NFL players Brendan Ayanbadejo and Chris Kluwe – two high-profile advocates for equality – have joined the rush to file briefs backing gay marriage with the U.S. Supreme Court.
This week the deadline arrived for friend-of-the-court filings in two gay marriage cases the high court will hear later this month. One case deals with a challenge to the U.S. Defense of Marriage Act, which bars federal recognition of same-sex marriages. Another deals with a challenge to Proposition 8, the 2008 ballot initiative in which California voters amended the state constitution to ban gay marriage.
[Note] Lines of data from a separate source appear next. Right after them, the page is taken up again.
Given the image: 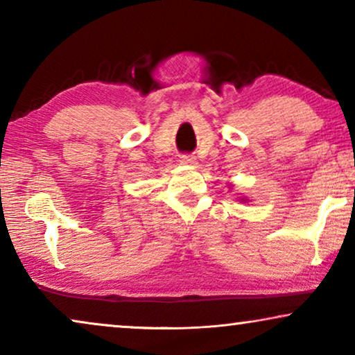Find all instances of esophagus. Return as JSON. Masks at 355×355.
<instances>
[{
	"mask_svg": "<svg viewBox=\"0 0 355 355\" xmlns=\"http://www.w3.org/2000/svg\"><path fill=\"white\" fill-rule=\"evenodd\" d=\"M181 163L182 164H193L196 163V157H193V155H189V153L181 155Z\"/></svg>",
	"mask_w": 355,
	"mask_h": 355,
	"instance_id": "esophagus-1",
	"label": "esophagus"
}]
</instances>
In their brief, they write, "When we advance the idea that some people should be treated differently because of who they are, demeaned in public as lesser beings, not worthy of the same rights and benefits as others despite their actions as good citizens and neighbors, then we deny them equal protection under the laws. America has walked this path before, and courageous people and the Court brought us to the right result. We urge the Court to repeat those actions here."
Dozens of other briefs have been filed with the court, including, briefs from the Obama administration – one asking the court to overturn the federal marriage ban in DOMA and one asking the court to overturn Prop 8. It was uncertain whether the administration would comment on Prop 8 until Feb. 28, when the brief was filed.
The brief on the Prop 8 case marks the president's most expansive view of gay marriage and signals that he is moving away from his previous assertion that states should determine their own marriage laws, The AP said. Obama, a former constitutional law professor, signed off on the administration's legal argument last week following lengthy discussions with Attorney General Eric Holder and Solicitor General Donald Verrilli.
In a statement following the filing, Holder said, "The government seeks to vindicate the defining constitutional ideal of equal treatment under the law."
Obama's position, if adopted by the court, would likely result in gay marriage becoming legal in the seven other states: Delaware, Hawaii, Illinois, Nevada, New Jersey, Oregon and Rhode Island.
In the longer term, the administration urged the justices to subject laws that discriminate on sexual orientation to more rigorous review than usual, as is the case for claims that laws discriminate on the basis of race, sex and other factors.
The Supreme Court has never given gay Americans the protection it has afforded women and minorities. If it endorses such an approach in the gay marriage cases, same-sex marriage bans around the country could fall.